**Given passage**
Sunday, February 7, 2010

You can't be brave if you've only had wonderful
things happen to you.


-Mary Tyler Moore-


Me feeling like a total crap, so I googled, searching for sad love quotes, only to find myself reading stories of others whom have been thru worst. Needing to say no more about myself, I believe my sadness can be felt via the sadness of this story

Hearts Are Broken For Words Unspoken
It was in the first year of high school. I met the love of my life, his name was John Thompson. I had a crush on him for a while and didn't think it was that serious, but then the months went on and I mailed him, telling him I loved him and that I wanted to be with him. It wasn't until a month later I got a reply from him saying that he didn't love me and he would never love me. That really broke my heart, but I got over it even though I was still in love with him.

I wanted to tell him I loved him and wanted to be with him so much, but I couldn't risk it. I couldn't let my heart get broken so O just left it. Then one day, I found the courage inside of me to finally stand up and say what I had to say to him, and he was just shocked that I loved him so much, so he agreed to be my boyfriend.

The years went by and we were still together and still going strong. It was graduation year. Then I started to get ill and didn't think much of it. When I got very sick, I went to the doctor and had some tests done.

A few day's went by and the doctor rang me and told me he had to see me urgently, so I went to him and got the most shocking news of my life: he said I was suffering from cancer and only had a year to live.

I was very sad and didn't want to hurt John, so I told him that things weren't working between us. He finally accepted it, and even though it hurt to do this, I was still deeply in love with him.

A few months went by and John found love again, Her name was Jasmine, and I was heartbroken. Then one day, one of my friends had told me that John had proposed to Jasmine on her birthday.

When I saw John out of the corner of my eye, tears just started dripping down my cheeks and I couldn't stand it anymore, I had to tell him the truth, so I invited him over to my house. He turned up at 7:30 pm on a Thursday night. I told him to make himself comfortable, then I sat down and dropped him hints about why I broke up with him and finally the truth came out.

He just didn't believe the words that were coming out of my mouth, so he just stood and left without a word. A few days passed, and still I never heard from him, so I rang him and left a message on his answer phone, saying I only had 2 more months to go. I heard that he was married, so I left to be with my family.

I thought he just didn't care so I tried to forget about him, but couldn't stop thinking about what he was doing or if I would ever see him again.

******


This was the last thing that Chloe wrote. She died on the 12/11/2009.

This is John and I found Chloe's diary and read the whole thing.

I loved Chloe with all my heart. That's why I had to do this. Hearts are broken for words unspoken.


******

You come to love not by finding the perfect person, but by seeing an imperfect person perfectly.
- Sam Keen -


If only I could be this doggy here, lying on his comfy bed all day long, trying to shut out the world from himself. 

That is, if only.  








 
 



 Love never dies a natural death.
It dies because we don't know how
to replenish its source. It dies of
blindness and errors and betrayals.
It dies of illness and wounds; it dies
of weariness, of withering, of tarnishing.









 

P/s; I'm okay. I can't seem to get my feelings out. Hence, here, I have gotten some pictures to say what's in me.

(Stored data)
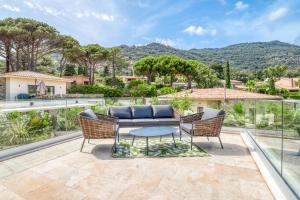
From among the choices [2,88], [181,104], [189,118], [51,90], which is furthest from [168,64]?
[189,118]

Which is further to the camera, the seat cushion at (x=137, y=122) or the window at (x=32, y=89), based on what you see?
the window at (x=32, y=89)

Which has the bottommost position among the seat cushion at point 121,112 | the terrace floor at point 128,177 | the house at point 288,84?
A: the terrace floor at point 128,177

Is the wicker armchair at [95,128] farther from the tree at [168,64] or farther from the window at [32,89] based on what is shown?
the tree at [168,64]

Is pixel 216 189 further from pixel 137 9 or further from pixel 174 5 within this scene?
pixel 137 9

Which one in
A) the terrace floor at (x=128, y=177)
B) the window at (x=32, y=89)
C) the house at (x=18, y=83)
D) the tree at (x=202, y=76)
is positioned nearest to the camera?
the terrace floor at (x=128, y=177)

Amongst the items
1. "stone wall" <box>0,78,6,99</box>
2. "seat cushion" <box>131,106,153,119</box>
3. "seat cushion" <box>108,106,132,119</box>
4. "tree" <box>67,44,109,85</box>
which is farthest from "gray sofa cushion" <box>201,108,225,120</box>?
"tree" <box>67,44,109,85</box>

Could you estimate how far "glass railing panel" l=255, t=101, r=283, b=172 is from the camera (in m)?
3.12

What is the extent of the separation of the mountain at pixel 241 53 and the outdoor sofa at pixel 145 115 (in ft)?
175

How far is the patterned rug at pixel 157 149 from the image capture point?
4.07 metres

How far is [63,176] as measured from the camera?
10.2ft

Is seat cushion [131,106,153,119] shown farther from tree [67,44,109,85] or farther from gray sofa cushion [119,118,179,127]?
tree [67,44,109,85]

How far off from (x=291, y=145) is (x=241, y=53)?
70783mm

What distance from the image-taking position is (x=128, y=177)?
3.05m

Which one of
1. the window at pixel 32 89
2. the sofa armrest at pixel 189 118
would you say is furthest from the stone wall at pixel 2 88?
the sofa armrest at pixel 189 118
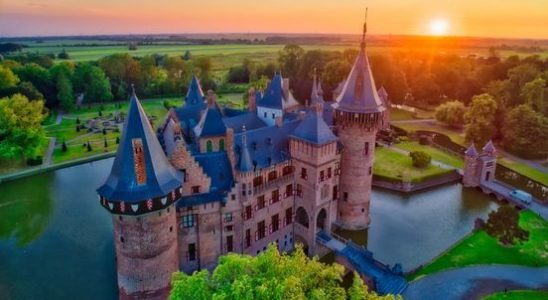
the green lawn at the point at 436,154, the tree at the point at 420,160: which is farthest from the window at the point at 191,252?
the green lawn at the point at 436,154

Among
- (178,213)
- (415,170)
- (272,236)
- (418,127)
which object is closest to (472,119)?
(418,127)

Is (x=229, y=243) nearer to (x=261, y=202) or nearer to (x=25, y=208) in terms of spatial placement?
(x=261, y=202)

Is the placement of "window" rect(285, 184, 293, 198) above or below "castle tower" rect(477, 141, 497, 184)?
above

...

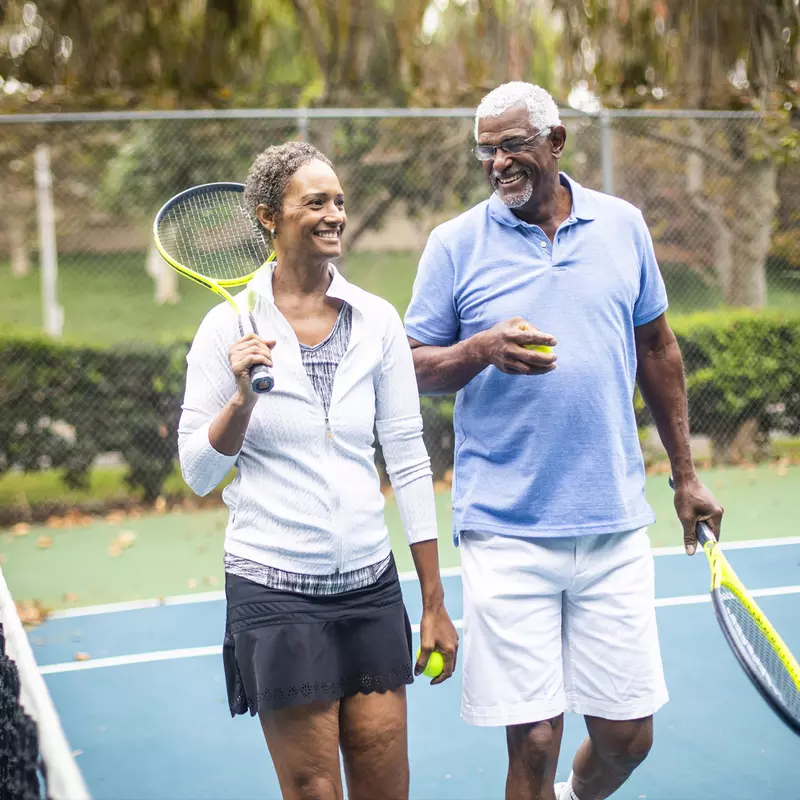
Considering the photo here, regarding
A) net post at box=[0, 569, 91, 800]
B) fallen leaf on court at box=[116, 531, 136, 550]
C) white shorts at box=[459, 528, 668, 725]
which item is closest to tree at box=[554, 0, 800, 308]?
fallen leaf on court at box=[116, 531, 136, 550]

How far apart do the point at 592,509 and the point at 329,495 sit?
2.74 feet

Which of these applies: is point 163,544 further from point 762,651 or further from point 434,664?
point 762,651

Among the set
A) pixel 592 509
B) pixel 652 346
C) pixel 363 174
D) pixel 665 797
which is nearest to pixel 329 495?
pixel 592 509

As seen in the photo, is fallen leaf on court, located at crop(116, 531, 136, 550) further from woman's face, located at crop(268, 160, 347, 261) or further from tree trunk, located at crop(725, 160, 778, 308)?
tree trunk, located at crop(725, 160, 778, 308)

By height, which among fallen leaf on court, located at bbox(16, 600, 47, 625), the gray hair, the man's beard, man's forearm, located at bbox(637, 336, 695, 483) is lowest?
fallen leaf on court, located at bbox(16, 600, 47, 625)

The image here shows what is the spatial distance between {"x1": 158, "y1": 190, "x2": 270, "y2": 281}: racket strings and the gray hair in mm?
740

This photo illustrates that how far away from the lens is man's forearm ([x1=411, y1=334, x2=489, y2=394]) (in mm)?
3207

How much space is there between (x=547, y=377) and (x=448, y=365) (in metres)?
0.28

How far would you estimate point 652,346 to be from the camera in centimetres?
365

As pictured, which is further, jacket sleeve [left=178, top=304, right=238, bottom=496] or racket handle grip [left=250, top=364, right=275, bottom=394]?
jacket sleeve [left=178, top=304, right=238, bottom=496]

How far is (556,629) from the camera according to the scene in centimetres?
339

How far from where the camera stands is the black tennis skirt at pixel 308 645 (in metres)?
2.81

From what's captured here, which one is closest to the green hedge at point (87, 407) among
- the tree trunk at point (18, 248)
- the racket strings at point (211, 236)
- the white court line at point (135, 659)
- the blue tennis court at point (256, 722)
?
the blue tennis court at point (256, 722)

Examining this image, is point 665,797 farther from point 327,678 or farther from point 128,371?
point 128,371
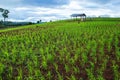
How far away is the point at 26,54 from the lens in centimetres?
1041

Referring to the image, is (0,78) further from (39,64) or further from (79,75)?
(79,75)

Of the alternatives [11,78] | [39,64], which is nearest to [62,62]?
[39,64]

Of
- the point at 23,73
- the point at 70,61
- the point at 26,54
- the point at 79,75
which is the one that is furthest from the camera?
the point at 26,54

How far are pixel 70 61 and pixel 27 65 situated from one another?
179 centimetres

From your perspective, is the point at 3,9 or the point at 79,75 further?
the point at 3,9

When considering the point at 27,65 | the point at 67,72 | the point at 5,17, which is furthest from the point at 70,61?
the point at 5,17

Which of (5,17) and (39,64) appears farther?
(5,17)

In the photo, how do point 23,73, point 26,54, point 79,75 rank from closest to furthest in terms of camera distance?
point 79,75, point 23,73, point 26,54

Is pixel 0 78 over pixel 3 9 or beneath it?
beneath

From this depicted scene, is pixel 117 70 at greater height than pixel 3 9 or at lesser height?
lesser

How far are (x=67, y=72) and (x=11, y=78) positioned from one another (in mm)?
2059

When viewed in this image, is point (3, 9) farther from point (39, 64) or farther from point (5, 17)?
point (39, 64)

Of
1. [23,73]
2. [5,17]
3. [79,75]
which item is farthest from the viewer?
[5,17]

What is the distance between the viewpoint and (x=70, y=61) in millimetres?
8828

**Exercise instructions**
**A)** According to the blog post, when did John turn up at Chloe's house?
**B)** Output the portion of the blog post starting with "I wanted to tell" and going on through "be my boyfriend.".
**C)** Rewrite the paragraph of the blog post beginning "The years went by" in a shorter form, keeping its main facts.

**Expected responses**
**A)** At 7:30 pm on a Thursday night.

**B)**
I wanted to tell him I loved him and wanted to be with him so much, but I couldn't risk it. I couldn't let my heart get broken so O just left it. Then one day, I found the courage inside of me to finally stand up and say what I had to say to him, and he was just shocked that I loved him so much, so he agreed to be my boyfriend.

**C)** We stayed together through the years until graduation year, when I began to feel ill. Once I became very sick, I saw the doctor and had tests done.